Quote Originally Posted by Taunton Blue Genie View Post
Why so? I have a lot of things I want to do every week - and I don't want my mind or body to go to seed. Or in the case my body, I aim to get fitter than I am now and, in general, I don't just want to loaf around frittering away time aimlessly.
Firstly, congratulations on your retirement.
Secondly, what a shitter that someone who loves traveling is retiring into this situation, but it looks to be improving and I hope we hear more of your stories from your travels

As for doing a timetable, I think that is an excellent idea. I have often thought that retiring would be like breaking up from school for the summer months, only to return in September thinking "Oh, I didn't do any of that". I hope you stay in good health, but remember you will never be as young as you are today.

I have been saving extensively for my own retirement, and the plan is that I will pack in work in 10 years time when I hit 55. By that stage I will have paid for my house. I have no other debts. I will sell my house, move to a smaller one, and use that money to have a few years of fun and travel. If I have to return to work, it will not be in the stress riddled environment of my current expertise. The job pays well, and I have been chucking 20% of my wages into my pension, and the company have been putting in 10%. It will be a good pension.
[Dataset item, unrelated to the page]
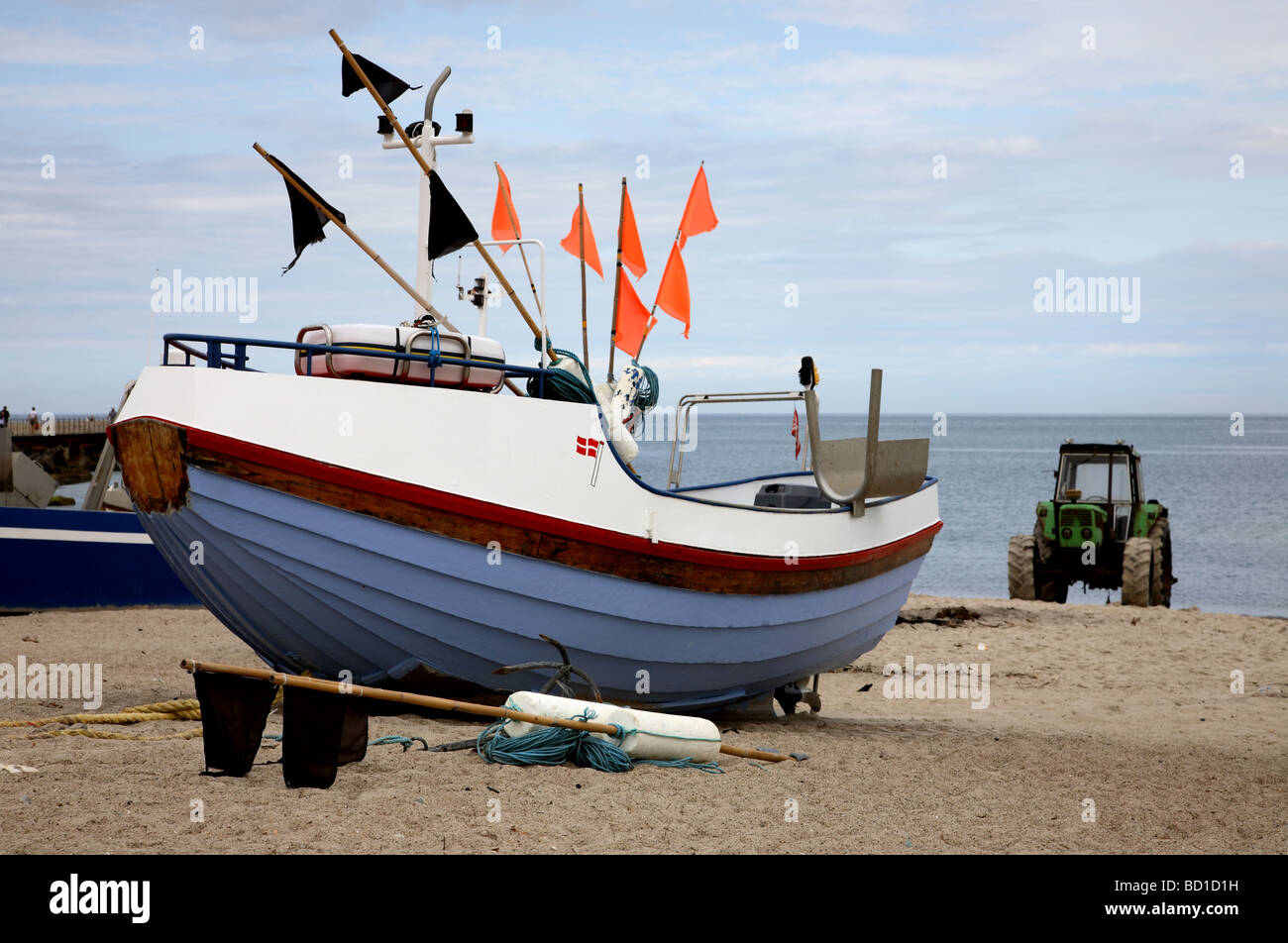 Fishing boats pulled up on the beach at Vorupør on the west coast of Jutland, Denmark. - Stock Image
"1. One's expertise at work won't ever exercised or sought after again
2. Not working seems like a guilty luxury to this person of working class stock when many people around the world are scratching about for a living
3. I don't feel old and decrepit enough to cease work. (A strange notion for some people but it was a concept that which was familiar to many of our parents)"
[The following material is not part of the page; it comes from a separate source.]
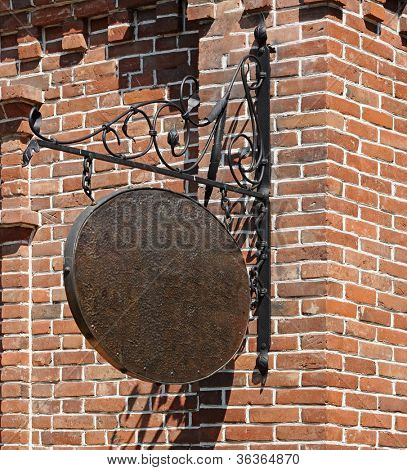Blank, dark, shop sign hanging in a wrought iron bracket from a brick wall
Point 1. So what? You've doubtless helped and shown plenty of people the ropes. I often think about advice I've received from a myriad of mentors who have long since departed the working life. That advice I have passed onto younger colleagues. Your expertise will carry on in various forms.
2. Guilt is the last thing you need to feel. Retirement is earnt. One way to alleviate this would be/ could be to do some volunteering work. Maybe on a once a week basis, whatever suits you. But, you don't owe anyone anything mate. Maybe you've got lucky in life, but luck is the reward of hard graft (except bad luck in health). I've had bad luck with a redundancy or two, that was out of my control. Getting a better job after each was because of skills I worked hard to get, and experiences I worked hard to find. I doubt it's much different for any of us.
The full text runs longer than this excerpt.